Ironisnya, ancaman tarif justru dapat membuat perusahaan semakin sulit mengubah rantai pasok.

Pemerintah Trump memiliki alasan sendiri. Gedung Putih menyatakan bahwa kebijakan tarif diperlukan untuk merespons apa yang disebut sebagai perlakuan tidak adil Kanada terhadap perdagangan kendaraan Amerika. Dalam dokumen resmi Juli 2026, Washington menuduh Kanada menerapkan sistem tarif dan kuota yang merugikan kendaraan Amerika serta mendorong perusahaan mempertahankan produksi di Kanada. Pemerintah AS kemudian menggunakan Section 338 dari Tariff Act of 1930 sebagai dasar untuk mengenakan tarif tambahan hingga 50% terhadap produk tertentu.

Namun, persoalannya menjadi lebih rumit ketika kebijakan tersebut menyentuh industri yang sangat terintegrasi. The Guardian melaporkan bahwa kawasan Detroit dan Windsor, yang secara geografis hanya dipisahkan oleh Sungai Detroit, merasakan langsung tekanan akibat eskalasi perdagangan. Kawasan tersebut selama puluhan tahun berkembang sebagai satu ekosistem ekonomi otomotif lintas perbatasan. Gangguan pada satu sisi dengan cepat memberikan dampak pada sisi lainnya.

Bagi konsumen Amerika, biaya akhirnya kemungkinan muncul dalam bentuk harga kendaraan yang lebih tinggi.

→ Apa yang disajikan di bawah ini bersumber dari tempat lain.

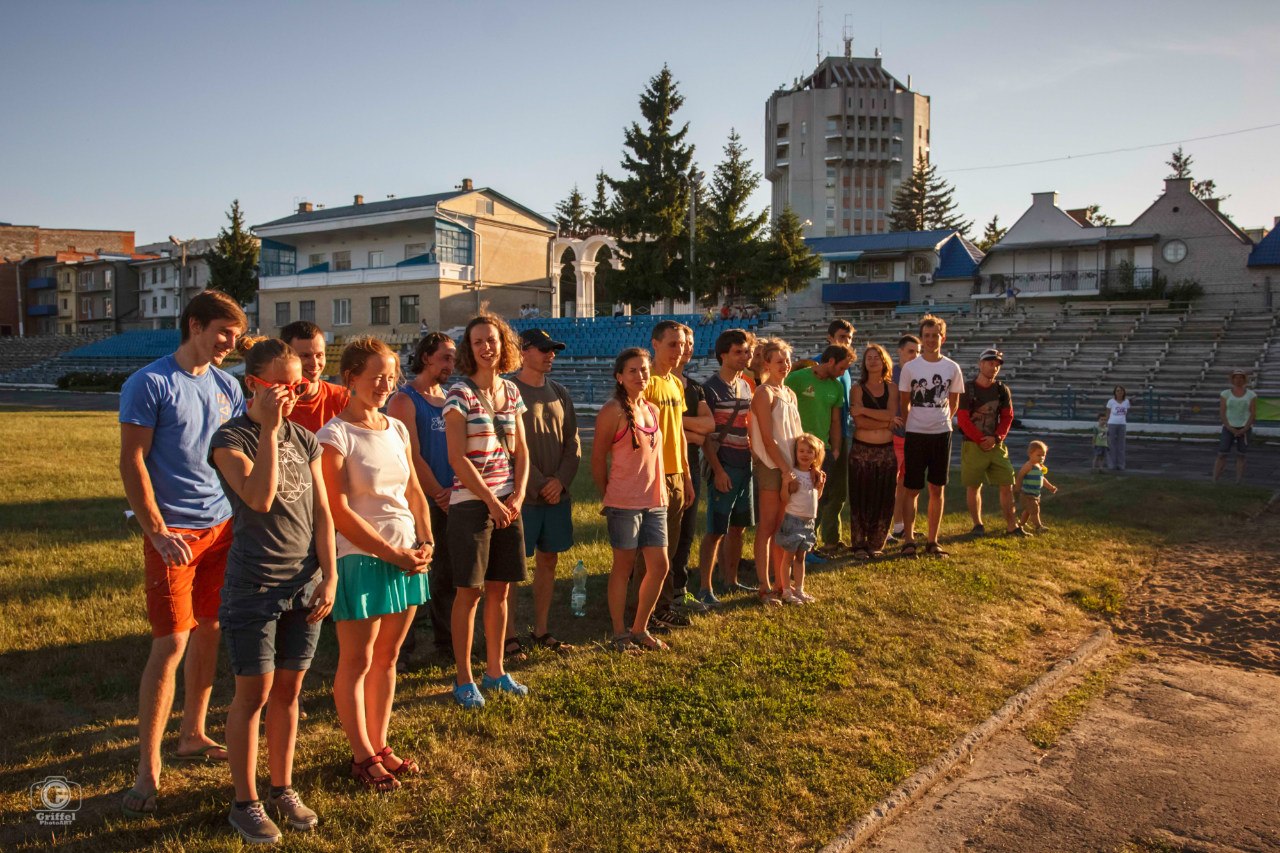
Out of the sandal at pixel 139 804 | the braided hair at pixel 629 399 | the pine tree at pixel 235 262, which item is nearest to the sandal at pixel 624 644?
the braided hair at pixel 629 399

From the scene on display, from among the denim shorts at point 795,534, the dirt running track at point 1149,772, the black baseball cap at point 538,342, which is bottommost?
the dirt running track at point 1149,772

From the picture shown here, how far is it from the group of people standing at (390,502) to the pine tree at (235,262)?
6420 cm

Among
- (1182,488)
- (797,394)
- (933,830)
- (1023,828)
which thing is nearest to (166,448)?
(933,830)

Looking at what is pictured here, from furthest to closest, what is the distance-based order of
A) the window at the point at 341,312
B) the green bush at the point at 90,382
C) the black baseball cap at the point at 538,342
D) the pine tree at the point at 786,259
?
the window at the point at 341,312 < the pine tree at the point at 786,259 < the green bush at the point at 90,382 < the black baseball cap at the point at 538,342

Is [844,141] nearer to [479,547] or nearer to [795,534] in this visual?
[795,534]

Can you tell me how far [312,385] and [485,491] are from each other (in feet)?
3.51

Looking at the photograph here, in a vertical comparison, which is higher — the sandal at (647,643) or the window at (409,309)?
the window at (409,309)

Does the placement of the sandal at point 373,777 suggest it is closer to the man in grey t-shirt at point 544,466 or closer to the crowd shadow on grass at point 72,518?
the man in grey t-shirt at point 544,466

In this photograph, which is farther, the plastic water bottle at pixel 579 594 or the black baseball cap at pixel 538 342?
the plastic water bottle at pixel 579 594

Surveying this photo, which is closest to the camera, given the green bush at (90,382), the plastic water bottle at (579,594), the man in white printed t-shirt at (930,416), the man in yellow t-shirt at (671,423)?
the man in yellow t-shirt at (671,423)

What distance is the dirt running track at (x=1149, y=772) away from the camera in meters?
3.63

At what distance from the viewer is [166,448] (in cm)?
384

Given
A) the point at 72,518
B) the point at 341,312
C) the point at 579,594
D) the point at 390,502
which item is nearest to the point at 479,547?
the point at 390,502

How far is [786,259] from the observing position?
152ft
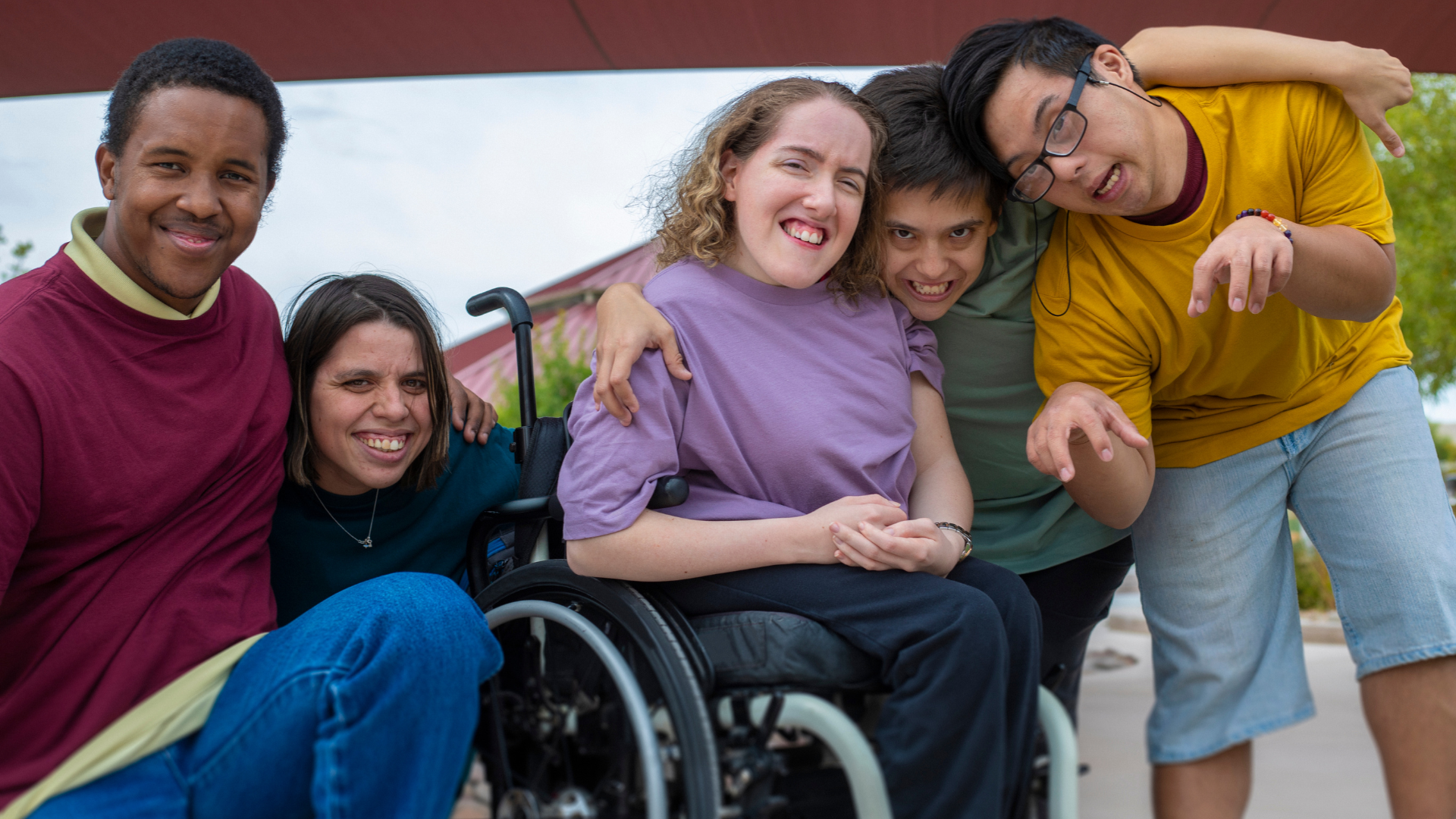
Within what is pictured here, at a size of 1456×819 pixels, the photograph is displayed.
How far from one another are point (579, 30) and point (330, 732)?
9.73 ft

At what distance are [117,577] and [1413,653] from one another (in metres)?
1.81

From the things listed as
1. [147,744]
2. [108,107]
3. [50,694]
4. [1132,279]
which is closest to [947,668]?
[1132,279]

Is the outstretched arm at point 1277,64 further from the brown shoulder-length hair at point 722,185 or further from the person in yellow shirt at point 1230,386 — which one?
the brown shoulder-length hair at point 722,185

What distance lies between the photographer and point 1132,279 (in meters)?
1.59

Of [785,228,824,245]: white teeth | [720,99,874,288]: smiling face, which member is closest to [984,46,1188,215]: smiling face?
[720,99,874,288]: smiling face

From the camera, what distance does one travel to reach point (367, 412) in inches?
60.4

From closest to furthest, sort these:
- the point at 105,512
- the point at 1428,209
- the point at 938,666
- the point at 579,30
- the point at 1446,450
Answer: the point at 938,666 → the point at 105,512 → the point at 579,30 → the point at 1428,209 → the point at 1446,450

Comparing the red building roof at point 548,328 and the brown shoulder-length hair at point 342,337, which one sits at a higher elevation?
the red building roof at point 548,328

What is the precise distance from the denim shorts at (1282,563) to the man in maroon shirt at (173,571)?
45.6 inches

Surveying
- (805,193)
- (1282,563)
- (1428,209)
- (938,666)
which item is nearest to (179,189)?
(805,193)

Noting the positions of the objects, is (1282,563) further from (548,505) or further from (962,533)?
(548,505)

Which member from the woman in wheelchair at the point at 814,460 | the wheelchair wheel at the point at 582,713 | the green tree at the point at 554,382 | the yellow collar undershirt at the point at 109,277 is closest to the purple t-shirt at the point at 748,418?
the woman in wheelchair at the point at 814,460

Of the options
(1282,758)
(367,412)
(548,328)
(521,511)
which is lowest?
(1282,758)

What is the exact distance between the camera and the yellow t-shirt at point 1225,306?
152cm
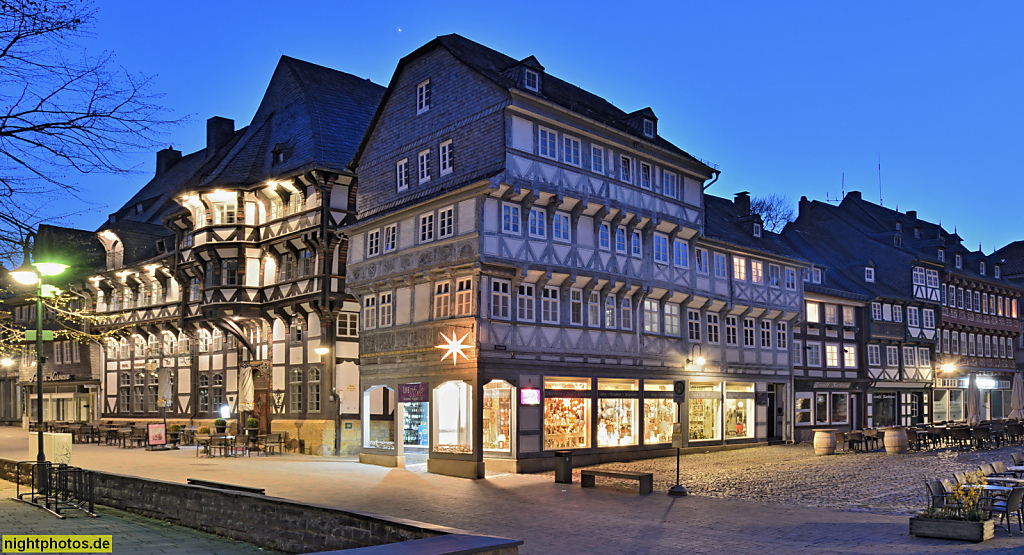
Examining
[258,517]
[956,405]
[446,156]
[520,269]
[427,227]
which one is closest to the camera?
[258,517]

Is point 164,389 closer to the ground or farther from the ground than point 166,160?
closer to the ground

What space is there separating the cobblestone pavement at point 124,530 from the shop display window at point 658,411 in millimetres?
16934

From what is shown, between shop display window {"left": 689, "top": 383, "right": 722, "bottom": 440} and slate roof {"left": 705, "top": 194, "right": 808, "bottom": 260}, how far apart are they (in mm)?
5507

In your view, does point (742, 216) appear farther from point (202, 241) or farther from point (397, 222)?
point (202, 241)

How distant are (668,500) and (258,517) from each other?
8.30 m

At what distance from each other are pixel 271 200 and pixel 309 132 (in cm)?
319

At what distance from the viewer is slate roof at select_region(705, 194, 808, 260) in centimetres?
3470

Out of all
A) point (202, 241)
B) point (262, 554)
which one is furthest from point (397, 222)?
point (262, 554)

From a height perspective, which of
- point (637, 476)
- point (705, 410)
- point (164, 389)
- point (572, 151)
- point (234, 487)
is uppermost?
point (572, 151)

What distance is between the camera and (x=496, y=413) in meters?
25.7

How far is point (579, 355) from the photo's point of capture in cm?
2684

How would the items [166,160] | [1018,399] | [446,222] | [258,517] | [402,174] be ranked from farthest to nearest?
1. [166,160]
2. [1018,399]
3. [402,174]
4. [446,222]
5. [258,517]

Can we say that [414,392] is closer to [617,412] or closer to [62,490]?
[617,412]

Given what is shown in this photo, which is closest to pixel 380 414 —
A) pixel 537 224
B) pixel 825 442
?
pixel 537 224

Tarif 50% tidak otomatis berarti harga kendaraan naik 50%, karena dampaknya bergantung pada kandungan Kanada, struktur tarif, margin produsen, serta kemampuan perusahaan menyerap sebagian biaya. Namun, komponen yang lebih mahal tetap meningkatkan biaya produksi. Jika perusahaan meneruskan sebagian biaya tersebut kepada konsumen, kendaraan yang sudah mahal dapat menjadi semakin sulit dijangkau. Reuters mencatat bahwa produsen telah menghadapi kenaikan biaya akibat tarif sebelumnya, sehingga perubahan baru berpotensi menambah tekanan pada industri yang masih berusaha menjaga harga kendaraan tetap kompetitif.

Pada akhirnya, pertarungan tarif Amerika Serikat dan Kanada memperlihatkan paradoks kebijakan industri modern. Washington ingin mendorong produksi kembali ke Amerika Serikat, tetapi industri yang hendak diperkuat justru telah dibangun melalui integrasi regional. Memaksa perusahaan memutus jaringan tersebut tidak hanya membutuhkan waktu, tetapi juga investasi besar dan berpotensi menghilangkan efisiensi yang selama ini membuat produksi Amerika Utara kompetitif.

Detroit mungkin membutuhkan Kanada justru karena keduanya sudah menjadi satu industri.

Karena itu, persoalan sebenarnya bukan apakah Amerika Serikat mampu memproduksi lebih banyak kendaraan di dalam negeri. Amerika Serikat tentu memiliki kapasitas tersebut. Pertanyaannya adalah berapa biaya yang harus ditanggung untuk membangun kembali rantai pasok yang selama puluhan tahun berkembang melintasi perbatasan. Jika tarif 50% benar-benar diterapkan tanpa kesepakatan baru, Detroit menghadapi pilihan sulit: menyerap biaya, menaikkan harga, mengubah jaringan pemasok, atau mengeluarkan investasi baru untuk memindahkan produksi. Tidak satu pun merupakan solusi cepat.

Dalam konteks itu, Kanada bukan sekadar pemasok yang bisa digantikan. Kanada adalah bagian dari mesin industri Detroit. Dan semakin besar tekanan untuk memisahkan keduanya, semakin jelas pula bahwa ketergantungan tersebut berjalan dua arah.